-- START OF TEXT EXCERPT --
Autonomous teams have the ability to implement changes themselves through self-service tooling. They don’t need to wait for other teams to deploy database changes or configure infrastructure.
Balance autonomy with collaboration through ownership models. Strong ownership means the team owns all changes to their module. Weak ownership means the team reviews and approves others’ changes. Teams aligned with bounded contexts work better than layer teams.
Module APIs are contracts between teams requiring versioning and deprecation policies. Backward compatibility requirements for API changes prevent breaking other teams.
Reduce synchronous meetings through clear boundaries. Async communication via events means teams don’t need to coordinate timing. Documentation and ADRs for module decisions keep everyone informed without meetings.
Teams can work on their modules in parallel with minimal cross-team coordination. They merge changes to the shared codebase through the same CI/CD pipeline, but the modules themselves stay independent.
This is how you get the organisational benefits of microservices – team autonomy, independent development cycles, clear ownership – without the operational overhead of distributed systems.
Which Tools and Frameworks Support Modular Monolith Development?
Now that we’ve covered the patterns for building modular monoliths, let’s look at the tools and frameworks that support these architectural decisions.
ArchUnit for Java lets you express architectural rules in a fluent, Java-based DSL. NetArchTest for .NET verifies namespace and dependency rules. Go tool enforces module boundaries via internal packages. Python import-linter handles boundary enforcement for Python.
Run architectural tests in CI/CD to prevent boundary erosion. These tests are your first line of defense against architectural decay.
NDepend for .NET visualises and queries dependencies. Structure101 provides dependency management and visualisation. IntelliJ and Rider offer dependency matrix and cycle detection. SonarQube tracks architectural debt.
-- END OF TEXT EXCERPT --
-- START OF DATA LINES --
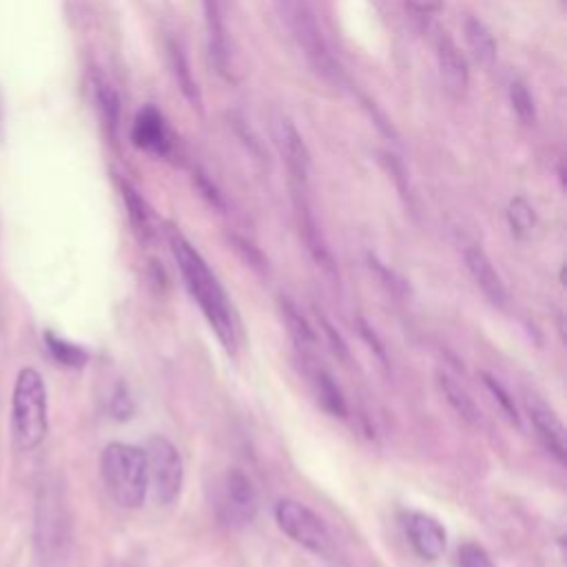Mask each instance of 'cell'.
<instances>
[{"instance_id": "obj_1", "label": "cell", "mask_w": 567, "mask_h": 567, "mask_svg": "<svg viewBox=\"0 0 567 567\" xmlns=\"http://www.w3.org/2000/svg\"><path fill=\"white\" fill-rule=\"evenodd\" d=\"M168 247L173 253V260L179 269L182 282L186 291L192 293L196 304L200 306L203 315L207 317L211 330L220 339L222 348L229 355L238 352L240 346V324L238 315L233 310V304L211 271V266L205 262V258L194 249V244L188 242L182 233L171 231L168 233Z\"/></svg>"}, {"instance_id": "obj_2", "label": "cell", "mask_w": 567, "mask_h": 567, "mask_svg": "<svg viewBox=\"0 0 567 567\" xmlns=\"http://www.w3.org/2000/svg\"><path fill=\"white\" fill-rule=\"evenodd\" d=\"M273 3L282 25L295 41L297 50L304 54L313 72L321 76L328 85L339 87L344 83L341 65L332 56L308 0H273Z\"/></svg>"}, {"instance_id": "obj_3", "label": "cell", "mask_w": 567, "mask_h": 567, "mask_svg": "<svg viewBox=\"0 0 567 567\" xmlns=\"http://www.w3.org/2000/svg\"><path fill=\"white\" fill-rule=\"evenodd\" d=\"M100 475L109 497L124 510H135L149 494L146 455L131 444L113 441L100 455Z\"/></svg>"}, {"instance_id": "obj_4", "label": "cell", "mask_w": 567, "mask_h": 567, "mask_svg": "<svg viewBox=\"0 0 567 567\" xmlns=\"http://www.w3.org/2000/svg\"><path fill=\"white\" fill-rule=\"evenodd\" d=\"M50 430L47 389L36 368H23L17 377L12 397V433L21 450H36Z\"/></svg>"}, {"instance_id": "obj_5", "label": "cell", "mask_w": 567, "mask_h": 567, "mask_svg": "<svg viewBox=\"0 0 567 567\" xmlns=\"http://www.w3.org/2000/svg\"><path fill=\"white\" fill-rule=\"evenodd\" d=\"M275 521H277V527L293 543L315 554L317 558L335 560L339 556V545L330 527L308 505L295 499H282L275 505Z\"/></svg>"}, {"instance_id": "obj_6", "label": "cell", "mask_w": 567, "mask_h": 567, "mask_svg": "<svg viewBox=\"0 0 567 567\" xmlns=\"http://www.w3.org/2000/svg\"><path fill=\"white\" fill-rule=\"evenodd\" d=\"M146 455L149 492L157 505H173L184 488V461L179 450L164 435H153L142 448Z\"/></svg>"}, {"instance_id": "obj_7", "label": "cell", "mask_w": 567, "mask_h": 567, "mask_svg": "<svg viewBox=\"0 0 567 567\" xmlns=\"http://www.w3.org/2000/svg\"><path fill=\"white\" fill-rule=\"evenodd\" d=\"M218 519L231 530H242L251 525L260 512L258 490L247 472L233 468L225 475L218 492Z\"/></svg>"}, {"instance_id": "obj_8", "label": "cell", "mask_w": 567, "mask_h": 567, "mask_svg": "<svg viewBox=\"0 0 567 567\" xmlns=\"http://www.w3.org/2000/svg\"><path fill=\"white\" fill-rule=\"evenodd\" d=\"M404 530L413 545V549L426 558L437 560L446 554L448 547V532L435 516L426 512H408L404 516Z\"/></svg>"}, {"instance_id": "obj_9", "label": "cell", "mask_w": 567, "mask_h": 567, "mask_svg": "<svg viewBox=\"0 0 567 567\" xmlns=\"http://www.w3.org/2000/svg\"><path fill=\"white\" fill-rule=\"evenodd\" d=\"M525 411L530 415V422L543 441L545 450L558 459L565 461V428L558 419V415L534 393H525Z\"/></svg>"}, {"instance_id": "obj_10", "label": "cell", "mask_w": 567, "mask_h": 567, "mask_svg": "<svg viewBox=\"0 0 567 567\" xmlns=\"http://www.w3.org/2000/svg\"><path fill=\"white\" fill-rule=\"evenodd\" d=\"M207 34H209V54L218 74L227 80H233V54L229 45V32L225 25L222 0H203Z\"/></svg>"}, {"instance_id": "obj_11", "label": "cell", "mask_w": 567, "mask_h": 567, "mask_svg": "<svg viewBox=\"0 0 567 567\" xmlns=\"http://www.w3.org/2000/svg\"><path fill=\"white\" fill-rule=\"evenodd\" d=\"M275 142L277 149L293 175V179L304 186L308 179V171H310V153L308 146L302 138V133L297 131V127L288 120V118H280L275 124Z\"/></svg>"}, {"instance_id": "obj_12", "label": "cell", "mask_w": 567, "mask_h": 567, "mask_svg": "<svg viewBox=\"0 0 567 567\" xmlns=\"http://www.w3.org/2000/svg\"><path fill=\"white\" fill-rule=\"evenodd\" d=\"M464 258H466V266H468L472 280L477 282V286L481 288L486 299L497 308H505L508 302H510L508 286L501 280L494 264L490 262V258L486 255V251L479 249V247H468Z\"/></svg>"}, {"instance_id": "obj_13", "label": "cell", "mask_w": 567, "mask_h": 567, "mask_svg": "<svg viewBox=\"0 0 567 567\" xmlns=\"http://www.w3.org/2000/svg\"><path fill=\"white\" fill-rule=\"evenodd\" d=\"M437 63H439V76L444 89L452 98H461L468 89L470 83V72H468V61L461 54V50L450 41L441 39L437 45Z\"/></svg>"}, {"instance_id": "obj_14", "label": "cell", "mask_w": 567, "mask_h": 567, "mask_svg": "<svg viewBox=\"0 0 567 567\" xmlns=\"http://www.w3.org/2000/svg\"><path fill=\"white\" fill-rule=\"evenodd\" d=\"M131 138L138 149H144L155 155H166L171 151V140L168 131L164 124V118L160 116L157 109L151 105L142 107L133 120V131Z\"/></svg>"}, {"instance_id": "obj_15", "label": "cell", "mask_w": 567, "mask_h": 567, "mask_svg": "<svg viewBox=\"0 0 567 567\" xmlns=\"http://www.w3.org/2000/svg\"><path fill=\"white\" fill-rule=\"evenodd\" d=\"M437 384L441 395L446 397L448 406L470 426H481L483 424V413L479 408V404L475 402V397L468 393V389L464 384H459L455 377L446 370H437Z\"/></svg>"}, {"instance_id": "obj_16", "label": "cell", "mask_w": 567, "mask_h": 567, "mask_svg": "<svg viewBox=\"0 0 567 567\" xmlns=\"http://www.w3.org/2000/svg\"><path fill=\"white\" fill-rule=\"evenodd\" d=\"M297 216H299V229H302V236H304V242H306V249L310 251L313 260L330 275H335V262L330 258V251L324 242V236L313 218V211L308 209V203L304 198H297Z\"/></svg>"}, {"instance_id": "obj_17", "label": "cell", "mask_w": 567, "mask_h": 567, "mask_svg": "<svg viewBox=\"0 0 567 567\" xmlns=\"http://www.w3.org/2000/svg\"><path fill=\"white\" fill-rule=\"evenodd\" d=\"M277 308H280V317L284 321L291 339L295 341V346L299 350H313L317 346V332L310 326V321L299 313V308L293 304V299L280 295Z\"/></svg>"}, {"instance_id": "obj_18", "label": "cell", "mask_w": 567, "mask_h": 567, "mask_svg": "<svg viewBox=\"0 0 567 567\" xmlns=\"http://www.w3.org/2000/svg\"><path fill=\"white\" fill-rule=\"evenodd\" d=\"M168 63H171V69H173V76H175V83H177L182 96L188 100V105H192L194 109L203 111L200 87H198V83L194 78L192 65H188L182 47L175 41H168Z\"/></svg>"}, {"instance_id": "obj_19", "label": "cell", "mask_w": 567, "mask_h": 567, "mask_svg": "<svg viewBox=\"0 0 567 567\" xmlns=\"http://www.w3.org/2000/svg\"><path fill=\"white\" fill-rule=\"evenodd\" d=\"M464 36H466V45L470 50L472 61L479 67L490 69L497 61V43H494L490 30L479 19H468L464 25Z\"/></svg>"}, {"instance_id": "obj_20", "label": "cell", "mask_w": 567, "mask_h": 567, "mask_svg": "<svg viewBox=\"0 0 567 567\" xmlns=\"http://www.w3.org/2000/svg\"><path fill=\"white\" fill-rule=\"evenodd\" d=\"M120 194H122V200H124V207H127L133 233L142 242H146L153 236V216H151L149 205L144 203V198L135 192V188L129 182H124V179H120Z\"/></svg>"}, {"instance_id": "obj_21", "label": "cell", "mask_w": 567, "mask_h": 567, "mask_svg": "<svg viewBox=\"0 0 567 567\" xmlns=\"http://www.w3.org/2000/svg\"><path fill=\"white\" fill-rule=\"evenodd\" d=\"M315 389H317L319 404H321V408L328 415H332L337 419H344L348 415L346 397H344L339 384L335 382V377L328 370H317V374H315Z\"/></svg>"}, {"instance_id": "obj_22", "label": "cell", "mask_w": 567, "mask_h": 567, "mask_svg": "<svg viewBox=\"0 0 567 567\" xmlns=\"http://www.w3.org/2000/svg\"><path fill=\"white\" fill-rule=\"evenodd\" d=\"M45 344H47V350L52 352V357L61 363V366H67V368H83L87 361H89V355L85 348L58 337L56 332L47 330L45 332Z\"/></svg>"}, {"instance_id": "obj_23", "label": "cell", "mask_w": 567, "mask_h": 567, "mask_svg": "<svg viewBox=\"0 0 567 567\" xmlns=\"http://www.w3.org/2000/svg\"><path fill=\"white\" fill-rule=\"evenodd\" d=\"M96 102H98V109L102 113L105 127L113 135L118 131V124H120V98H118L116 89L105 80H96Z\"/></svg>"}, {"instance_id": "obj_24", "label": "cell", "mask_w": 567, "mask_h": 567, "mask_svg": "<svg viewBox=\"0 0 567 567\" xmlns=\"http://www.w3.org/2000/svg\"><path fill=\"white\" fill-rule=\"evenodd\" d=\"M481 380H483L486 389L490 391V395L494 397V402L501 406V411H503V415L508 417V422H510L512 426H521L519 408H516V404H514L512 395L508 393V389H505L501 382H497L494 377H492V374H488V372H481Z\"/></svg>"}, {"instance_id": "obj_25", "label": "cell", "mask_w": 567, "mask_h": 567, "mask_svg": "<svg viewBox=\"0 0 567 567\" xmlns=\"http://www.w3.org/2000/svg\"><path fill=\"white\" fill-rule=\"evenodd\" d=\"M510 105L516 113V118L523 122V124H534L536 122V107H534V98L530 96V89L514 80L510 85Z\"/></svg>"}, {"instance_id": "obj_26", "label": "cell", "mask_w": 567, "mask_h": 567, "mask_svg": "<svg viewBox=\"0 0 567 567\" xmlns=\"http://www.w3.org/2000/svg\"><path fill=\"white\" fill-rule=\"evenodd\" d=\"M508 222L512 227V231L519 236V238H525L534 225H536V216H534V209L527 205V200L523 198H514L508 207Z\"/></svg>"}, {"instance_id": "obj_27", "label": "cell", "mask_w": 567, "mask_h": 567, "mask_svg": "<svg viewBox=\"0 0 567 567\" xmlns=\"http://www.w3.org/2000/svg\"><path fill=\"white\" fill-rule=\"evenodd\" d=\"M455 567H497V565L483 545L464 543L455 554Z\"/></svg>"}, {"instance_id": "obj_28", "label": "cell", "mask_w": 567, "mask_h": 567, "mask_svg": "<svg viewBox=\"0 0 567 567\" xmlns=\"http://www.w3.org/2000/svg\"><path fill=\"white\" fill-rule=\"evenodd\" d=\"M133 411H135V406H133V400H131V395H129L127 386H124V384H118V386H116V391H113V395H111L109 413L113 415V419H118V422H127V419H131Z\"/></svg>"}, {"instance_id": "obj_29", "label": "cell", "mask_w": 567, "mask_h": 567, "mask_svg": "<svg viewBox=\"0 0 567 567\" xmlns=\"http://www.w3.org/2000/svg\"><path fill=\"white\" fill-rule=\"evenodd\" d=\"M319 324H321V330H324V335H326V341H328L332 355H335L337 359H341V361H348V359H350V352H348L346 339L337 332V328H335L324 315H319Z\"/></svg>"}, {"instance_id": "obj_30", "label": "cell", "mask_w": 567, "mask_h": 567, "mask_svg": "<svg viewBox=\"0 0 567 567\" xmlns=\"http://www.w3.org/2000/svg\"><path fill=\"white\" fill-rule=\"evenodd\" d=\"M357 324H359V332H361L363 341L370 346V350L377 355V359H380L382 366L386 368V366H389V355H386V348H384L380 335H377V332L372 330V326H370L368 321H363V319H359Z\"/></svg>"}, {"instance_id": "obj_31", "label": "cell", "mask_w": 567, "mask_h": 567, "mask_svg": "<svg viewBox=\"0 0 567 567\" xmlns=\"http://www.w3.org/2000/svg\"><path fill=\"white\" fill-rule=\"evenodd\" d=\"M406 10L419 19H433L444 10V0H406Z\"/></svg>"}, {"instance_id": "obj_32", "label": "cell", "mask_w": 567, "mask_h": 567, "mask_svg": "<svg viewBox=\"0 0 567 567\" xmlns=\"http://www.w3.org/2000/svg\"><path fill=\"white\" fill-rule=\"evenodd\" d=\"M196 184H198V188L203 192V196H205L214 207L225 209V203H222V196H220V192H218V186H216L203 171L196 173Z\"/></svg>"}, {"instance_id": "obj_33", "label": "cell", "mask_w": 567, "mask_h": 567, "mask_svg": "<svg viewBox=\"0 0 567 567\" xmlns=\"http://www.w3.org/2000/svg\"><path fill=\"white\" fill-rule=\"evenodd\" d=\"M0 122H3V98H0Z\"/></svg>"}]
</instances>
-- END OF DATA LINES --
## WHAT YOU NEED TO DO
**a.** Revise the part of the modular monolith text that opens with the words containing "Now that we’ve" and closes with "these architectural decisions.", putting "libraries and utilities" in place of "tools and frameworks".
**b.** In the modular monolith text, what does SonarQube track?
**c.** Carry the modular monolith text on from its final sentence.
The listing has nothing to do with the text on modular monoliths.

## WRITTEN ANSWERS
**a.**
Now that we’ve covered the patterns for building modular monoliths, let’s look at the libraries and utilities that support these architectural decisions.

**b.** Architectural debt.

**c.**
MediatR for .NET provides CQRS and pub-sub patterns. Spring Event and EventBus for Java provide event-driven infrastructure. .NET Channels offer high-performance in-memory messaging.
Nx provides module-aware builds and dependency graphs. Bazel offers reproducible builds with dependency tracking. Turborepo provides caching and parallel task execution. Gradle and Maven multi-module projects support modular organisation.
Architecture Decision Records document module decisions. C4 model provides module visualisation. PlantUML and Mermaid generate diagrams from code.
The tool ecosystem for modular monoliths has matured. You’re not pioneering untested patterns – these are proven approaches with solid tooling support.
What Are the Common Anti-Patterns to Avoid When Building Modular Monoliths?
Understanding what to do is only half the story. Let’s look at the common anti-patterns that degrade modular monolith architectures – and how to avoid them.
The shared database data anti-pattern happens when modules directly access each other’s database tables, creating tight coupling through shared state. All data access must go through module APIs or integration events, not direct table access.
Shared database data prevents schema evolution independently and prevents service extraction. Transaction boundaries must be defined and separated between modules. Tables must be grouped by module and isolated from other modules.
Database views can serve as a temporary migration step, but they’re not a long-term solution. Eventually you need proper API boundaries.
Circular dependencies between modules indicate poor boundary definition. Module A depends on B, B depends on A – this creates a circular dependency that prevents understanding modules in isolation.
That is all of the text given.